Goal of the exercise:
Retype the line where "Is the point at 35,27" appears and each line that follows it down to the last line of the records below. Leave the pictures out.

Provided material:
=======

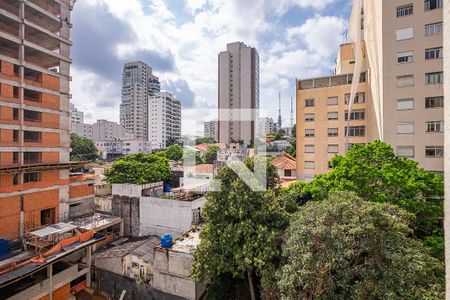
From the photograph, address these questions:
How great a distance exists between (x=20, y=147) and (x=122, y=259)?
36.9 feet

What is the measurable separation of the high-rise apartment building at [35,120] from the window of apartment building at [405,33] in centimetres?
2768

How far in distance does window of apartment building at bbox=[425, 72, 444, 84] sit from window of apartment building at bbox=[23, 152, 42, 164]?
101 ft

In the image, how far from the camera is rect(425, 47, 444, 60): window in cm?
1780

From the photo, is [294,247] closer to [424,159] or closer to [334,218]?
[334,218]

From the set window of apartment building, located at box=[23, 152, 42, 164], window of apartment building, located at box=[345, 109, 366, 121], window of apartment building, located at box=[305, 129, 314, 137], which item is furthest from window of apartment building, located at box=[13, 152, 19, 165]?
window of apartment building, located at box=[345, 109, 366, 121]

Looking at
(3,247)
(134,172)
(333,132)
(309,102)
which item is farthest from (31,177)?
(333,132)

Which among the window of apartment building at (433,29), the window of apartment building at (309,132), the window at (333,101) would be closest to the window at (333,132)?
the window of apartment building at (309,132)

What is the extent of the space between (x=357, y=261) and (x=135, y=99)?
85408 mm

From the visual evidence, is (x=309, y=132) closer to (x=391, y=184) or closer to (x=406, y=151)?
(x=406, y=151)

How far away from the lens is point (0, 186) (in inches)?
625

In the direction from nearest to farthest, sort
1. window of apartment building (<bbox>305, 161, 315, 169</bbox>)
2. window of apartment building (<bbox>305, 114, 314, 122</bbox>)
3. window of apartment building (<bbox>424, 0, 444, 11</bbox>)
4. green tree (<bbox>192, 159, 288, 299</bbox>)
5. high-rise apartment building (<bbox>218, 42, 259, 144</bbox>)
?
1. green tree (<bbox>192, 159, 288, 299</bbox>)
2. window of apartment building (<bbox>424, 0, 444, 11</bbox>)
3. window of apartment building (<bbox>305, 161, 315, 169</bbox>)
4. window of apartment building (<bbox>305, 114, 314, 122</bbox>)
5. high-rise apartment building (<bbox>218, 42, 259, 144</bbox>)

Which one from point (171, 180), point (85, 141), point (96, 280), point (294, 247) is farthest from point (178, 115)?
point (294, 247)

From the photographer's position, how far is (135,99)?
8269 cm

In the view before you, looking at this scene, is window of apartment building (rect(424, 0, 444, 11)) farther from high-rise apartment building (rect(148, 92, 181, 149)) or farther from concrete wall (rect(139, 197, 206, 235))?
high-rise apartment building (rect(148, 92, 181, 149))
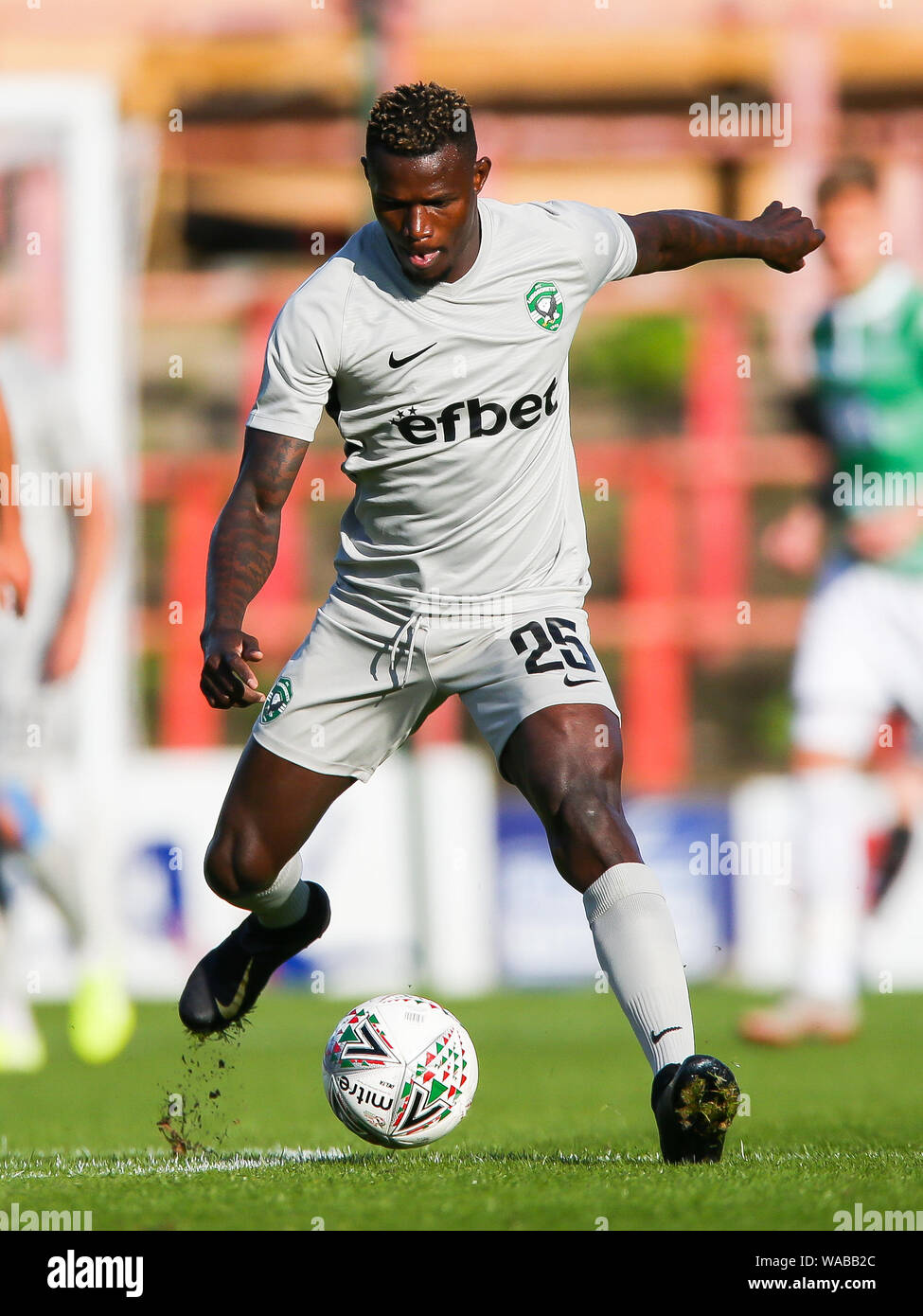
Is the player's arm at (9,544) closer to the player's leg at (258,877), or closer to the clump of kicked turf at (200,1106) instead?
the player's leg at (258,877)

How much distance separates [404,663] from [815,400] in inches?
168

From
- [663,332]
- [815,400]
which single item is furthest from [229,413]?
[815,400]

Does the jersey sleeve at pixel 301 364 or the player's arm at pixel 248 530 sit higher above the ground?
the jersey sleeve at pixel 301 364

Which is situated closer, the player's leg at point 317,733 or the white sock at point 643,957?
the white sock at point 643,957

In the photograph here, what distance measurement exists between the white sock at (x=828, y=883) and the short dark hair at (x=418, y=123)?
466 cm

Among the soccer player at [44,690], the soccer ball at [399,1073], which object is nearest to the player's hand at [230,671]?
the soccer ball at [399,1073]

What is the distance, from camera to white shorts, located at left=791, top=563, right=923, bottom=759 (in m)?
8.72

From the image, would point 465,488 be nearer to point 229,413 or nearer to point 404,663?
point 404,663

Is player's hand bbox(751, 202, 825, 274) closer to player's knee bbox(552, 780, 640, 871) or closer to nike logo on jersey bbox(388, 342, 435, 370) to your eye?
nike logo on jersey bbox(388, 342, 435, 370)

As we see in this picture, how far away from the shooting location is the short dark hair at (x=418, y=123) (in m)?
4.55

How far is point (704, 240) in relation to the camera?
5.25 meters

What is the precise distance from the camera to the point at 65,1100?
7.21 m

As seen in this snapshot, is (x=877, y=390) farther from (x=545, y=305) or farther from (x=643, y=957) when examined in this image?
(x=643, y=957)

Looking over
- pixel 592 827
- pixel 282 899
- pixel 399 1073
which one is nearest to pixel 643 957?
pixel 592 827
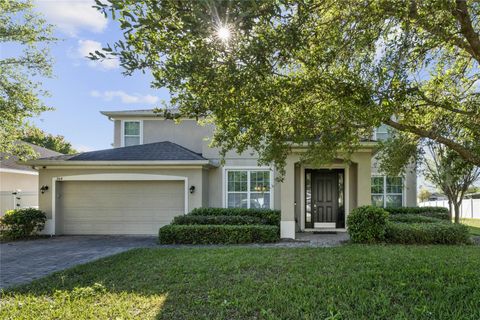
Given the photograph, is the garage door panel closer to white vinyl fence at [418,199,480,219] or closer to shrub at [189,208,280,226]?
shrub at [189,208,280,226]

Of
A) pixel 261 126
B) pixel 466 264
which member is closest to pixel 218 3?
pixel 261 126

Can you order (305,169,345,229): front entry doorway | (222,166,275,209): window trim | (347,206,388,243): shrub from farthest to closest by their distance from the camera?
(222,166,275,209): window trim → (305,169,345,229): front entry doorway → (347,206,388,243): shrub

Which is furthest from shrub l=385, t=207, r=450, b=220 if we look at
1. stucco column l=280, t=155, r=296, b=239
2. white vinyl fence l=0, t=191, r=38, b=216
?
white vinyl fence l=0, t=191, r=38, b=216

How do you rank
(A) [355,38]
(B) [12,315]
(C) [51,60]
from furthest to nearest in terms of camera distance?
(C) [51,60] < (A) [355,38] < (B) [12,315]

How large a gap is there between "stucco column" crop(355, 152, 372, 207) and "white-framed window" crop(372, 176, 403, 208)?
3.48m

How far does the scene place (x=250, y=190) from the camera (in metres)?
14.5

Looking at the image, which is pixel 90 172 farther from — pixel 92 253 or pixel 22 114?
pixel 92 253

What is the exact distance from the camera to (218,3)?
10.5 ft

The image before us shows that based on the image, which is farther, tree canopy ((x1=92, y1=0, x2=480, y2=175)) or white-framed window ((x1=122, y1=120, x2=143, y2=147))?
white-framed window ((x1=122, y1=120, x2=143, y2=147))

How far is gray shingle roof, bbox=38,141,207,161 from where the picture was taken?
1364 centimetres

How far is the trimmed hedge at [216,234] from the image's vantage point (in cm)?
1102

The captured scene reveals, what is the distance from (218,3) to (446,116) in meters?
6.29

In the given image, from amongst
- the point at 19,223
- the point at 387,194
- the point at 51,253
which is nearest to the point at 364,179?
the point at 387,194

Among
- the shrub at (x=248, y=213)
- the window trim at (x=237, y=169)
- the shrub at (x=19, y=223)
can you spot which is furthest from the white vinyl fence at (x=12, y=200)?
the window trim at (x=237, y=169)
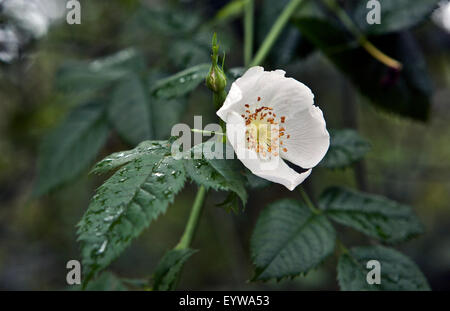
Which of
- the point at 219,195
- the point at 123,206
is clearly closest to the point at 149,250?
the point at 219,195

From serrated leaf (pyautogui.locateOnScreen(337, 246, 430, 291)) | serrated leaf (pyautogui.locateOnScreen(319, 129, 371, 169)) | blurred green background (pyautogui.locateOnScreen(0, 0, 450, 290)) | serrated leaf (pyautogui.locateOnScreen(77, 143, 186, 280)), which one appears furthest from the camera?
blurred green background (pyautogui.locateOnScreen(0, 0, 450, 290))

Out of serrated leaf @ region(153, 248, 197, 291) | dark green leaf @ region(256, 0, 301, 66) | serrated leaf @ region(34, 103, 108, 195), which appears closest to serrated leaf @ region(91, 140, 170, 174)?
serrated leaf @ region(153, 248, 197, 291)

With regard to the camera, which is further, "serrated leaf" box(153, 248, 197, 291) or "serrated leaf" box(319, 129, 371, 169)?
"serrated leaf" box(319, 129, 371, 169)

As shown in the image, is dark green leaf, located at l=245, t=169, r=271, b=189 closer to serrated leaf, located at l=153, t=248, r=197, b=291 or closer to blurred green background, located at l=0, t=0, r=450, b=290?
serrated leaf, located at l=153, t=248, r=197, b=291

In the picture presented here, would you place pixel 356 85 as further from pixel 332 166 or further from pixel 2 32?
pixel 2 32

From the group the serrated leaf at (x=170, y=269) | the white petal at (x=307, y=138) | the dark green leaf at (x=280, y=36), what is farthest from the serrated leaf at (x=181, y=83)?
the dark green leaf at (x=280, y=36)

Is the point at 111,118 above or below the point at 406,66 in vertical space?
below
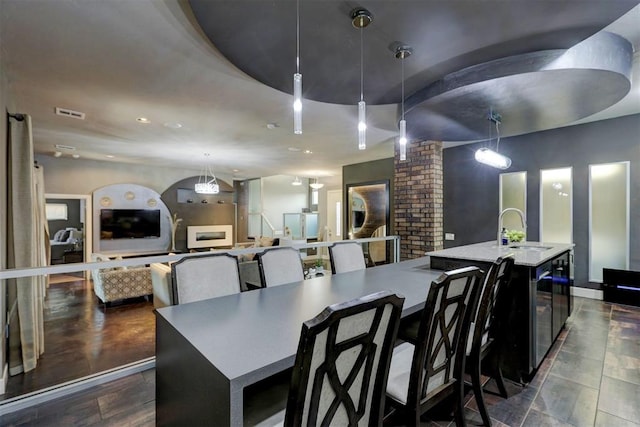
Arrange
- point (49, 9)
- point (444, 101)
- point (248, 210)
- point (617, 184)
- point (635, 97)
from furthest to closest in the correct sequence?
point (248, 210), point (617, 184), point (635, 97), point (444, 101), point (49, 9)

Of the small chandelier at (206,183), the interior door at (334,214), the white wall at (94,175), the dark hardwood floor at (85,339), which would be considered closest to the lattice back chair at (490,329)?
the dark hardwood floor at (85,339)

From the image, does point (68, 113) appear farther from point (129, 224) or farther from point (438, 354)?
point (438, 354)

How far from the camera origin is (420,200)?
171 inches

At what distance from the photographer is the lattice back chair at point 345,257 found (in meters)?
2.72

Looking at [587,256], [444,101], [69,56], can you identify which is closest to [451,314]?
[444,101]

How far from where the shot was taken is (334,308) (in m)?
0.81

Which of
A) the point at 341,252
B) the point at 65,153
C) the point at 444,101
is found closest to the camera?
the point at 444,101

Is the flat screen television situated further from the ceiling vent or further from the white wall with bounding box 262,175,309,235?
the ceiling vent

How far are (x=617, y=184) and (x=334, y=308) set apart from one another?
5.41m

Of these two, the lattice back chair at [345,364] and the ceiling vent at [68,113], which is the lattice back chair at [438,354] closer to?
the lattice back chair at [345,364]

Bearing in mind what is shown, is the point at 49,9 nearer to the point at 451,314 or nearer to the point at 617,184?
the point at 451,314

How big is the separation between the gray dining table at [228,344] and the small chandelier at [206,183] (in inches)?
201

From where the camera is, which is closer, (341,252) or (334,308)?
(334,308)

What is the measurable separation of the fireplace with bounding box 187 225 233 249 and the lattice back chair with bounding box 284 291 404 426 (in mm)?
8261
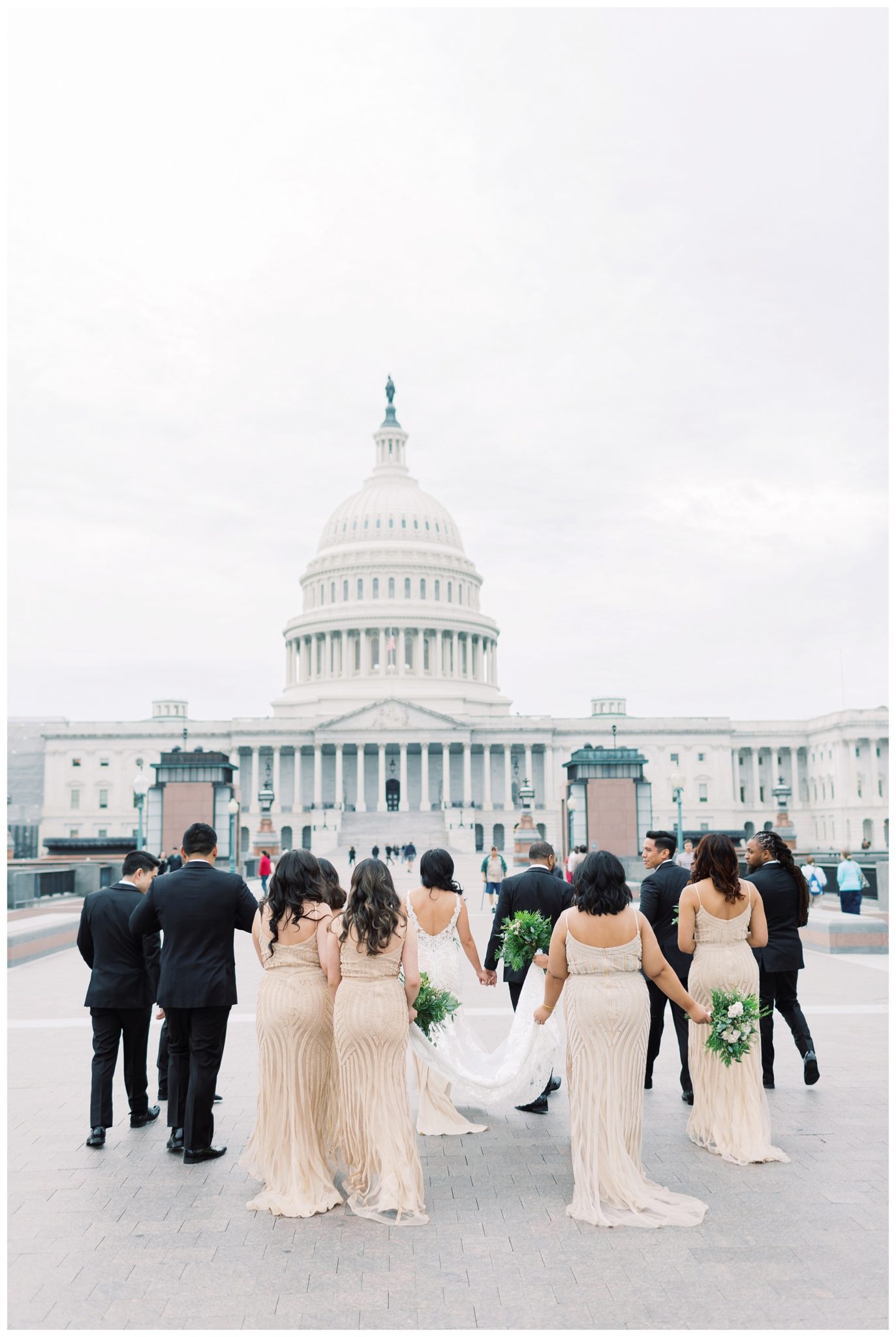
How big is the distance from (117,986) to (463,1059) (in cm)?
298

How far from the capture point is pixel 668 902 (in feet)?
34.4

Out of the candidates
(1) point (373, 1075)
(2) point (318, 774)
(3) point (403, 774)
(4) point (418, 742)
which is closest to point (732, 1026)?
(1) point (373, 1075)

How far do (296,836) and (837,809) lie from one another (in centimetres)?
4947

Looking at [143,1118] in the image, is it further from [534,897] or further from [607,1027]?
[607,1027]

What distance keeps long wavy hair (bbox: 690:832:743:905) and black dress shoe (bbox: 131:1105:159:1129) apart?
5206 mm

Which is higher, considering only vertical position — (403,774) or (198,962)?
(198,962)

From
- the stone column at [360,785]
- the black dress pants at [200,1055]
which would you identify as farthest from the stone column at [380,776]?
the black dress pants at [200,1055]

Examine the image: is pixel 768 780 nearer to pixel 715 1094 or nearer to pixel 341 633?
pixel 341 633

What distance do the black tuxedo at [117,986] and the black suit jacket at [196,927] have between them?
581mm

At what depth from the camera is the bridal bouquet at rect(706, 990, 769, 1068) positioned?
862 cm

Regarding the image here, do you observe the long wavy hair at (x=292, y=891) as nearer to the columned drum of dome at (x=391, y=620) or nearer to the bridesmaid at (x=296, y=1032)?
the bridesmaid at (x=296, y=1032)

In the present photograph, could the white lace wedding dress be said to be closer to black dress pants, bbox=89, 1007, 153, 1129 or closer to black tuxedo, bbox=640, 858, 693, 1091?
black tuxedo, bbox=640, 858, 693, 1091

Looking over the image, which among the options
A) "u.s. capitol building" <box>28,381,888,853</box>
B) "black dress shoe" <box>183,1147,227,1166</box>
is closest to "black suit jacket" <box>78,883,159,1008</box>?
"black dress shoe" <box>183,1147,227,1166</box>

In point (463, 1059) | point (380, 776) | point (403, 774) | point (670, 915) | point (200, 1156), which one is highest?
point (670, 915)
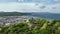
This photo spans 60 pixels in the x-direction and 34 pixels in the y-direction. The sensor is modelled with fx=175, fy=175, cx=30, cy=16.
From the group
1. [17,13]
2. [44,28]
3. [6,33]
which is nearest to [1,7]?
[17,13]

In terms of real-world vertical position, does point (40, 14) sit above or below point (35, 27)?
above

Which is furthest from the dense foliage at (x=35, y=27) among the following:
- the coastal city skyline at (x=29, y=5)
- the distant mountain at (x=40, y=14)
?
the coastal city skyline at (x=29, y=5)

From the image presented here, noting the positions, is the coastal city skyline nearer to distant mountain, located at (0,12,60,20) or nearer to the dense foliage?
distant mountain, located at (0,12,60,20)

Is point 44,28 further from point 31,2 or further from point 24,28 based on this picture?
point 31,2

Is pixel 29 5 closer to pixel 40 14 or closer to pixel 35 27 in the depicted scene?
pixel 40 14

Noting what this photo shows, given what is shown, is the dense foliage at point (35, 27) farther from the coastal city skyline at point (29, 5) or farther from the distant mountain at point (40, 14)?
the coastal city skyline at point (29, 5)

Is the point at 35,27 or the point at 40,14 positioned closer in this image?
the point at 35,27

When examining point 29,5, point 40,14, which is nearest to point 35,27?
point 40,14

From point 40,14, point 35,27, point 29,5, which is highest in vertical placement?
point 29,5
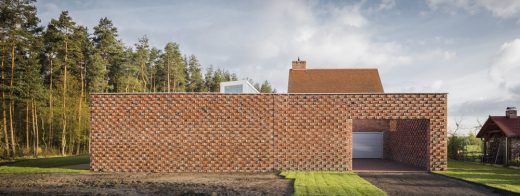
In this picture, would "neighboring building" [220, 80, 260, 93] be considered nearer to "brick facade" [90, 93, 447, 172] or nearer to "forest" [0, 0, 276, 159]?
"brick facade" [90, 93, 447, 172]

=======

Solution for this problem:
Is the point at 35,27 or the point at 40,14 positioned closer in this image?
the point at 35,27

When examining point 29,5, point 40,14, which is nearest to point 35,27?
point 40,14

From point 40,14, point 35,27, point 29,5, which is highest in vertical placement?
point 29,5
In this picture, would "neighboring building" [220, 80, 260, 93] be considered nearer to "brick facade" [90, 93, 447, 172] or nearer to "forest" [0, 0, 276, 159]?
"brick facade" [90, 93, 447, 172]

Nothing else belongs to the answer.